- [GIVEN TASK 1]: Quote the permit application from "Fees I am carrying" up to and including "to be waived.".
- [GIVEN TASK 2]: Shorten the paragraph of the permit application that begins "Impacts on other users" into a brief list that keeps its main facts.

Methods During May-July 2014, I will visit Morrison outcrops across Colorado, Wyoming and Montana, carry out sedimentary logging, and sample for magnetostratigraphic analysis. A large number of published sedimentary logs of the Morrison Formation already exist, and the locations of these logs have been collated in an ArcGIS database. My sampling will therefore focus on areas where published data is sparse or absent. I would like to visit Horsetooth Reservoir to examine the Morrison Formation in the area and carry out magnetostratigraphic sampling. A map showing possible sampling localites is attached. At each outcrop I will: • Measure the section • Make lithological observations • Interpret facies • Take three core samples per horizon/facies
Impacts on other users There will be minimal impact on the natural environment or other park users. Personnel involved include myself and a field assistant. Core samples are taken with a small motorized drill, so a small amount of noise will be generated. However, this will be short-lived and not very loud. Core sampling of hard sandstone layers will result in small holes (1”x2” approx) in the layer sampled. If it becomes necessary to sample less well-lithified mudstones, a small amount of trenching may be required to remove surface weathering. Trenches will be small (30cm x 30cm max) and will aim to expose fresh rock. Any trenches dug would be backfilled after sampling. Sampling in mudstones will only be necessary if there are few sandstones in the section. I anticipate no conflict with trail users. Access to the areas will be on foot. Activities will be carried out during the week to minimize impacts on other park users.
Insurance I am covered by my institutional insurance policy for fieldwork and all necessary risk assessments are in place.
Fees I am carrying out similar research on public lands across Montana, Colorado and Wyoming this summer. If everyone charges me a $100 application fee for a permit it will cost me many thousands of $ to carry out my research, which is purely academic in nature. I therefore ask for fees to be waived.
Emergency communication I can be contacted at firstname.lastname@example.org; Susie_maidment@hotmail.com or +447900195867. When I arrive in the USA I will also get a US mobile phone and can pass on the details of my number when I get it.
Estimated Participants: 2 Estimated Spectators: 0 Hours:
Mon. 05/12/2014: 1000 AM - 1700 PM Tue. 05/13/2014: 1000 AM - 1700 PM Wed. 05/14/2014: 1000 AM - 1700 PM Thu. 05/15/2014: 1000 AM - 1700 PM Fri. 05/16/2014: 1000 AM - 1700 PM Sat. 05/17/2014: 1000 AM - 1700 PM Sun. 05/18/2014: 1000 AM - 1700 PM
1. Date Submitted: 02/14/2014
I have been asked to provide a personal liability insurance certificate specifically naming Laramie County for this 'event'. Since this is not an 'event' but a research project, I do not see the necessity in naming Laramie County. Attached is my University travel insurance policy that covers both me and my field assistant for the work that will be carried out. As you can see, this includes personal liability insurance of £5,000,000, significantly more than you normally require. I hope this is sufficient.
2. Date Submitted: 04/01/2014
I received the following from you: 3/31/14 Fee worksheet emailed today. There is no fee but the SIGNED fee worksheet must be returned for the special event to be approved.
I have not received the fee worksheet. Please could you email it to me again, and copy it to email@example.com incase it is getting caught in a spam filter?
Comments: 2/11/2014 Application has been forwarded to area manager for review. 3/31/14 Fee worksheet emailed today. There is no fee but the SIGNED fee worksheet must be returned for the special event to be approved. 4/3/14 signed fee worksheet returned. Thank you! Your event is approved.
Comments: your "research project" is still an event and yes, Larimer County does need to be named as additional insured on all GL (or PL) policies. Had your project been more "invasive", Risk Mgt would have insisted upon this in order to protect the county's natural areas.

(Data items)
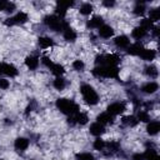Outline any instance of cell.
I'll use <instances>...</instances> for the list:
<instances>
[{"instance_id":"cell-38","label":"cell","mask_w":160,"mask_h":160,"mask_svg":"<svg viewBox=\"0 0 160 160\" xmlns=\"http://www.w3.org/2000/svg\"><path fill=\"white\" fill-rule=\"evenodd\" d=\"M41 62H42V64H44V65H45L48 69H50V68H51V65L54 64V62H52V61H51V60H50L48 56H42V59H41Z\"/></svg>"},{"instance_id":"cell-19","label":"cell","mask_w":160,"mask_h":160,"mask_svg":"<svg viewBox=\"0 0 160 160\" xmlns=\"http://www.w3.org/2000/svg\"><path fill=\"white\" fill-rule=\"evenodd\" d=\"M104 24V20L101 16H92L89 21H88V26L90 29H99L101 25Z\"/></svg>"},{"instance_id":"cell-46","label":"cell","mask_w":160,"mask_h":160,"mask_svg":"<svg viewBox=\"0 0 160 160\" xmlns=\"http://www.w3.org/2000/svg\"><path fill=\"white\" fill-rule=\"evenodd\" d=\"M0 160H4V159H0Z\"/></svg>"},{"instance_id":"cell-45","label":"cell","mask_w":160,"mask_h":160,"mask_svg":"<svg viewBox=\"0 0 160 160\" xmlns=\"http://www.w3.org/2000/svg\"><path fill=\"white\" fill-rule=\"evenodd\" d=\"M152 160H159V155H158V156H156V158H154V159H152Z\"/></svg>"},{"instance_id":"cell-27","label":"cell","mask_w":160,"mask_h":160,"mask_svg":"<svg viewBox=\"0 0 160 160\" xmlns=\"http://www.w3.org/2000/svg\"><path fill=\"white\" fill-rule=\"evenodd\" d=\"M92 146H94L95 150H99V151H100V150H104V149L106 148V142H105V140H102L101 138H98V139L94 140Z\"/></svg>"},{"instance_id":"cell-7","label":"cell","mask_w":160,"mask_h":160,"mask_svg":"<svg viewBox=\"0 0 160 160\" xmlns=\"http://www.w3.org/2000/svg\"><path fill=\"white\" fill-rule=\"evenodd\" d=\"M114 44L118 49H128V46L130 45V40L126 35H119L114 39Z\"/></svg>"},{"instance_id":"cell-25","label":"cell","mask_w":160,"mask_h":160,"mask_svg":"<svg viewBox=\"0 0 160 160\" xmlns=\"http://www.w3.org/2000/svg\"><path fill=\"white\" fill-rule=\"evenodd\" d=\"M50 70H51V72H52L54 75H56V78H58V76H61V75L65 72L64 66L60 65V64H52L51 68H50Z\"/></svg>"},{"instance_id":"cell-18","label":"cell","mask_w":160,"mask_h":160,"mask_svg":"<svg viewBox=\"0 0 160 160\" xmlns=\"http://www.w3.org/2000/svg\"><path fill=\"white\" fill-rule=\"evenodd\" d=\"M142 49H144V46L140 42H135V44H130L126 50H128V54H130V55H140Z\"/></svg>"},{"instance_id":"cell-33","label":"cell","mask_w":160,"mask_h":160,"mask_svg":"<svg viewBox=\"0 0 160 160\" xmlns=\"http://www.w3.org/2000/svg\"><path fill=\"white\" fill-rule=\"evenodd\" d=\"M142 155H144V159H145V160H152L154 158L158 156V152H156V150H154V149H148Z\"/></svg>"},{"instance_id":"cell-13","label":"cell","mask_w":160,"mask_h":160,"mask_svg":"<svg viewBox=\"0 0 160 160\" xmlns=\"http://www.w3.org/2000/svg\"><path fill=\"white\" fill-rule=\"evenodd\" d=\"M104 60H105V65L118 66V64L120 62V56L116 54H108V55H104Z\"/></svg>"},{"instance_id":"cell-14","label":"cell","mask_w":160,"mask_h":160,"mask_svg":"<svg viewBox=\"0 0 160 160\" xmlns=\"http://www.w3.org/2000/svg\"><path fill=\"white\" fill-rule=\"evenodd\" d=\"M62 36H64V39L66 40V41H69V42H74L75 40H76V32H75V30H72L70 26H66L64 30H62Z\"/></svg>"},{"instance_id":"cell-8","label":"cell","mask_w":160,"mask_h":160,"mask_svg":"<svg viewBox=\"0 0 160 160\" xmlns=\"http://www.w3.org/2000/svg\"><path fill=\"white\" fill-rule=\"evenodd\" d=\"M114 35V29L110 26V25H106V24H102L100 28H99V36H101L102 39H109Z\"/></svg>"},{"instance_id":"cell-30","label":"cell","mask_w":160,"mask_h":160,"mask_svg":"<svg viewBox=\"0 0 160 160\" xmlns=\"http://www.w3.org/2000/svg\"><path fill=\"white\" fill-rule=\"evenodd\" d=\"M76 160H96V159L90 152H79L76 154Z\"/></svg>"},{"instance_id":"cell-23","label":"cell","mask_w":160,"mask_h":160,"mask_svg":"<svg viewBox=\"0 0 160 160\" xmlns=\"http://www.w3.org/2000/svg\"><path fill=\"white\" fill-rule=\"evenodd\" d=\"M146 35V30H144L141 26H136L132 31H131V36L136 40H141L144 36Z\"/></svg>"},{"instance_id":"cell-6","label":"cell","mask_w":160,"mask_h":160,"mask_svg":"<svg viewBox=\"0 0 160 160\" xmlns=\"http://www.w3.org/2000/svg\"><path fill=\"white\" fill-rule=\"evenodd\" d=\"M125 111V104L124 102H120V101H116V102H112L108 106V112L111 114L112 116L115 115H120Z\"/></svg>"},{"instance_id":"cell-22","label":"cell","mask_w":160,"mask_h":160,"mask_svg":"<svg viewBox=\"0 0 160 160\" xmlns=\"http://www.w3.org/2000/svg\"><path fill=\"white\" fill-rule=\"evenodd\" d=\"M39 45L42 49H48V48H51L54 45V40L49 36H40L39 38Z\"/></svg>"},{"instance_id":"cell-36","label":"cell","mask_w":160,"mask_h":160,"mask_svg":"<svg viewBox=\"0 0 160 160\" xmlns=\"http://www.w3.org/2000/svg\"><path fill=\"white\" fill-rule=\"evenodd\" d=\"M134 12H135L136 15H142V14L145 12V5H144V4L138 2V4H136V6L134 8Z\"/></svg>"},{"instance_id":"cell-28","label":"cell","mask_w":160,"mask_h":160,"mask_svg":"<svg viewBox=\"0 0 160 160\" xmlns=\"http://www.w3.org/2000/svg\"><path fill=\"white\" fill-rule=\"evenodd\" d=\"M138 121H142V122H148L150 120V115L146 110H139L138 112Z\"/></svg>"},{"instance_id":"cell-39","label":"cell","mask_w":160,"mask_h":160,"mask_svg":"<svg viewBox=\"0 0 160 160\" xmlns=\"http://www.w3.org/2000/svg\"><path fill=\"white\" fill-rule=\"evenodd\" d=\"M9 86H10V82H9L8 79H0V89L6 90Z\"/></svg>"},{"instance_id":"cell-20","label":"cell","mask_w":160,"mask_h":160,"mask_svg":"<svg viewBox=\"0 0 160 160\" xmlns=\"http://www.w3.org/2000/svg\"><path fill=\"white\" fill-rule=\"evenodd\" d=\"M159 130H160V122L156 121V120L155 121H150L148 124V126H146V131L150 135H156L159 132Z\"/></svg>"},{"instance_id":"cell-12","label":"cell","mask_w":160,"mask_h":160,"mask_svg":"<svg viewBox=\"0 0 160 160\" xmlns=\"http://www.w3.org/2000/svg\"><path fill=\"white\" fill-rule=\"evenodd\" d=\"M29 145H30V141H29V139H26V138H22V136L18 138V139L15 140V142H14V146H15V149H16V150H20V151H24V150H26V149L29 148Z\"/></svg>"},{"instance_id":"cell-40","label":"cell","mask_w":160,"mask_h":160,"mask_svg":"<svg viewBox=\"0 0 160 160\" xmlns=\"http://www.w3.org/2000/svg\"><path fill=\"white\" fill-rule=\"evenodd\" d=\"M131 160H145V159H144V155H142V154L136 152V154H134V155L131 156Z\"/></svg>"},{"instance_id":"cell-11","label":"cell","mask_w":160,"mask_h":160,"mask_svg":"<svg viewBox=\"0 0 160 160\" xmlns=\"http://www.w3.org/2000/svg\"><path fill=\"white\" fill-rule=\"evenodd\" d=\"M2 74L6 76H10V78H14L18 75V69L12 64L2 62Z\"/></svg>"},{"instance_id":"cell-42","label":"cell","mask_w":160,"mask_h":160,"mask_svg":"<svg viewBox=\"0 0 160 160\" xmlns=\"http://www.w3.org/2000/svg\"><path fill=\"white\" fill-rule=\"evenodd\" d=\"M14 10H15V4H14V2H9V4H8V8H6L5 11H8V12H12Z\"/></svg>"},{"instance_id":"cell-35","label":"cell","mask_w":160,"mask_h":160,"mask_svg":"<svg viewBox=\"0 0 160 160\" xmlns=\"http://www.w3.org/2000/svg\"><path fill=\"white\" fill-rule=\"evenodd\" d=\"M160 18V10L159 9H151L149 12V19L151 21H158Z\"/></svg>"},{"instance_id":"cell-44","label":"cell","mask_w":160,"mask_h":160,"mask_svg":"<svg viewBox=\"0 0 160 160\" xmlns=\"http://www.w3.org/2000/svg\"><path fill=\"white\" fill-rule=\"evenodd\" d=\"M2 74V62H0V75Z\"/></svg>"},{"instance_id":"cell-32","label":"cell","mask_w":160,"mask_h":160,"mask_svg":"<svg viewBox=\"0 0 160 160\" xmlns=\"http://www.w3.org/2000/svg\"><path fill=\"white\" fill-rule=\"evenodd\" d=\"M71 66H72V69L76 70V71H82V70L85 69V64H84L82 60H74L72 64H71Z\"/></svg>"},{"instance_id":"cell-2","label":"cell","mask_w":160,"mask_h":160,"mask_svg":"<svg viewBox=\"0 0 160 160\" xmlns=\"http://www.w3.org/2000/svg\"><path fill=\"white\" fill-rule=\"evenodd\" d=\"M80 92L82 95L84 101L88 105H96L99 102V95L95 91V89L89 84H82L80 86Z\"/></svg>"},{"instance_id":"cell-43","label":"cell","mask_w":160,"mask_h":160,"mask_svg":"<svg viewBox=\"0 0 160 160\" xmlns=\"http://www.w3.org/2000/svg\"><path fill=\"white\" fill-rule=\"evenodd\" d=\"M114 4H115L114 1H104V2H102V5H105L106 8H111V6H114Z\"/></svg>"},{"instance_id":"cell-17","label":"cell","mask_w":160,"mask_h":160,"mask_svg":"<svg viewBox=\"0 0 160 160\" xmlns=\"http://www.w3.org/2000/svg\"><path fill=\"white\" fill-rule=\"evenodd\" d=\"M142 60H145V61H151V60H154L155 59V56H156V52H155V50H152V49H142V51H141V54L139 55Z\"/></svg>"},{"instance_id":"cell-37","label":"cell","mask_w":160,"mask_h":160,"mask_svg":"<svg viewBox=\"0 0 160 160\" xmlns=\"http://www.w3.org/2000/svg\"><path fill=\"white\" fill-rule=\"evenodd\" d=\"M58 5H59V6H62V8H65V9L68 10L69 8H71V6L74 5V1H59Z\"/></svg>"},{"instance_id":"cell-26","label":"cell","mask_w":160,"mask_h":160,"mask_svg":"<svg viewBox=\"0 0 160 160\" xmlns=\"http://www.w3.org/2000/svg\"><path fill=\"white\" fill-rule=\"evenodd\" d=\"M52 85H54V88H55L56 90H64L65 86H66V81H65L61 76H58V78L54 80Z\"/></svg>"},{"instance_id":"cell-31","label":"cell","mask_w":160,"mask_h":160,"mask_svg":"<svg viewBox=\"0 0 160 160\" xmlns=\"http://www.w3.org/2000/svg\"><path fill=\"white\" fill-rule=\"evenodd\" d=\"M145 72H146L148 76H150V78H152V79H155V78L158 76V69H156V66H154V65L148 66V68L145 69Z\"/></svg>"},{"instance_id":"cell-4","label":"cell","mask_w":160,"mask_h":160,"mask_svg":"<svg viewBox=\"0 0 160 160\" xmlns=\"http://www.w3.org/2000/svg\"><path fill=\"white\" fill-rule=\"evenodd\" d=\"M44 22H45V25L48 28H50L52 31H56V32L62 31L66 26H69L68 22H65L62 19H60L56 15H48V16H45L44 18Z\"/></svg>"},{"instance_id":"cell-1","label":"cell","mask_w":160,"mask_h":160,"mask_svg":"<svg viewBox=\"0 0 160 160\" xmlns=\"http://www.w3.org/2000/svg\"><path fill=\"white\" fill-rule=\"evenodd\" d=\"M56 108L62 114L69 115V116H72L76 112H79V105L75 101L69 100V99H65V98H60V99L56 100Z\"/></svg>"},{"instance_id":"cell-5","label":"cell","mask_w":160,"mask_h":160,"mask_svg":"<svg viewBox=\"0 0 160 160\" xmlns=\"http://www.w3.org/2000/svg\"><path fill=\"white\" fill-rule=\"evenodd\" d=\"M28 21V14L24 11H19L18 14H15L11 18H8L5 20V25L8 26H14V25H21L25 24Z\"/></svg>"},{"instance_id":"cell-15","label":"cell","mask_w":160,"mask_h":160,"mask_svg":"<svg viewBox=\"0 0 160 160\" xmlns=\"http://www.w3.org/2000/svg\"><path fill=\"white\" fill-rule=\"evenodd\" d=\"M39 64H40L39 58L35 56V55H30V56H28V58L25 59V65H26L28 69H30V70H35V69H38Z\"/></svg>"},{"instance_id":"cell-24","label":"cell","mask_w":160,"mask_h":160,"mask_svg":"<svg viewBox=\"0 0 160 160\" xmlns=\"http://www.w3.org/2000/svg\"><path fill=\"white\" fill-rule=\"evenodd\" d=\"M92 10H94V8H92V5L90 4V2H84V4H81V6H80V9H79V11H80V14L81 15H90L91 12H92Z\"/></svg>"},{"instance_id":"cell-16","label":"cell","mask_w":160,"mask_h":160,"mask_svg":"<svg viewBox=\"0 0 160 160\" xmlns=\"http://www.w3.org/2000/svg\"><path fill=\"white\" fill-rule=\"evenodd\" d=\"M158 89H159V85L155 81H149V82H146L141 86V91L145 92V94H154Z\"/></svg>"},{"instance_id":"cell-34","label":"cell","mask_w":160,"mask_h":160,"mask_svg":"<svg viewBox=\"0 0 160 160\" xmlns=\"http://www.w3.org/2000/svg\"><path fill=\"white\" fill-rule=\"evenodd\" d=\"M140 26L144 29V30H151L152 28H154V25H152V21L150 20V19H142L141 20V22H140Z\"/></svg>"},{"instance_id":"cell-29","label":"cell","mask_w":160,"mask_h":160,"mask_svg":"<svg viewBox=\"0 0 160 160\" xmlns=\"http://www.w3.org/2000/svg\"><path fill=\"white\" fill-rule=\"evenodd\" d=\"M122 122H124L125 125H129V126H135L139 121H138V119H136L135 116L130 115V116H125V118H122Z\"/></svg>"},{"instance_id":"cell-9","label":"cell","mask_w":160,"mask_h":160,"mask_svg":"<svg viewBox=\"0 0 160 160\" xmlns=\"http://www.w3.org/2000/svg\"><path fill=\"white\" fill-rule=\"evenodd\" d=\"M96 120H98V122H100L101 125L105 126V125H109V124H112L114 122V116L106 111V112L99 114L98 118H96Z\"/></svg>"},{"instance_id":"cell-3","label":"cell","mask_w":160,"mask_h":160,"mask_svg":"<svg viewBox=\"0 0 160 160\" xmlns=\"http://www.w3.org/2000/svg\"><path fill=\"white\" fill-rule=\"evenodd\" d=\"M92 75H95L98 78H111V79H116L119 76V68L118 66H109V65L96 66L92 70Z\"/></svg>"},{"instance_id":"cell-21","label":"cell","mask_w":160,"mask_h":160,"mask_svg":"<svg viewBox=\"0 0 160 160\" xmlns=\"http://www.w3.org/2000/svg\"><path fill=\"white\" fill-rule=\"evenodd\" d=\"M72 116H74V121H75L76 124H80V125H85V124H88V121H89L88 115H86L85 112H81V111L76 112V114L72 115Z\"/></svg>"},{"instance_id":"cell-10","label":"cell","mask_w":160,"mask_h":160,"mask_svg":"<svg viewBox=\"0 0 160 160\" xmlns=\"http://www.w3.org/2000/svg\"><path fill=\"white\" fill-rule=\"evenodd\" d=\"M89 130H90V134L91 135H94V136H101L105 132V126L96 121V122H92L90 125V129Z\"/></svg>"},{"instance_id":"cell-41","label":"cell","mask_w":160,"mask_h":160,"mask_svg":"<svg viewBox=\"0 0 160 160\" xmlns=\"http://www.w3.org/2000/svg\"><path fill=\"white\" fill-rule=\"evenodd\" d=\"M8 4H9V1L0 0V11H5V10H6V8H8Z\"/></svg>"}]
</instances>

- [FINAL ANSWER 1]:
Fees I am carrying out similar research on public lands across Montana, Colorado and Wyoming this summer. If everyone charges me a $100 application fee for a permit it will cost me many thousands of $ to carry out my research, which is purely academic in nature. I therefore ask for fees to be waived.

- [FINAL ANSWER 2]:
- Minimal impact expected on the natural environment and other park users.
- Personnel: the applicant and one field assistant.
- Core samples are taken with a small motorized drill, making brief noise that is not very loud.
- Sampling hard sandstone leaves small holes, about 1"x2".
- Mudstones are sampled only if the section has few sandstones. This may need small trenches (30cm x 30cm max) to expose fresh rock, and the trenches would be backfilled afterward.
- No conflict with trail users is expected.
- Access is on foot.
- Work is done during the week to reduce impacts on other park users.